Perubahan tari pembuka dari tari Patih menjadi tari Rema atau Beskalan ini, bukan semata-mata kehendak penonton pada waktu itu, melainkan juga permintaan tuan rumah yang punya hajad atau penanggap. Lama kelamaan tari Rema dan Beskalan ini menjadi sangat populer sebagai pembukaan Wayang Topeng. Salah satu keistimewaan kedua tarian ini adalah pada tembang Wetanan  (nyanyian tradisional Jawa Timur), yang lazim disebut kidungan. Nyanyian/kidungan ini dilakukan oleh penarinya sendiri pada frase tertentu, yang bentuk syairnya berupa parikan, isinya antara lain doa selamat, pendidikan sosial maupun sindiran-sindiran bagi kehidupan sehari-hari masyarakat setempat.  Karena begitu populernya tari Rema dan Beskalan sebagai tari pembuka pada Wayang Topeng, maka lama kelamaan tari Patih dilupakan. Sampai sekarang perkumpulan Wayang Topeng diwilayah Malang Timur dan utara, tidak lagi menggunakan tari Patih sebagai tarian pembuka.

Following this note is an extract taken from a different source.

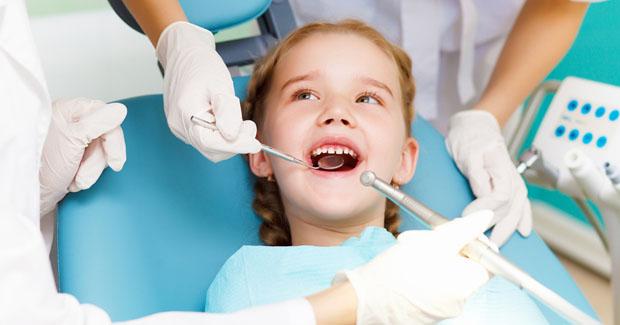 ¿Cuándo empiezo a llevarle al niño al dentista?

Karakter Tari Topeng Patih
            Bentuk Topeng yang digunakan pada tari Topeng patih adalah topeng yang berkarakter gagah, serupa tapi berbeda warna. Dengan demikian jika dicermati sebenarnya bentuk kedua topeng tersebut satu yang di ”duakan”. Dengan kata lain, “satu di dalam dua” atau dua sebenarnya satu, dua raga satu jiwa. Perhatikan gambar bentuk topeng Patih di bawah ini;

Gambar 3: Topeng Bang (abang) (fato: Robby)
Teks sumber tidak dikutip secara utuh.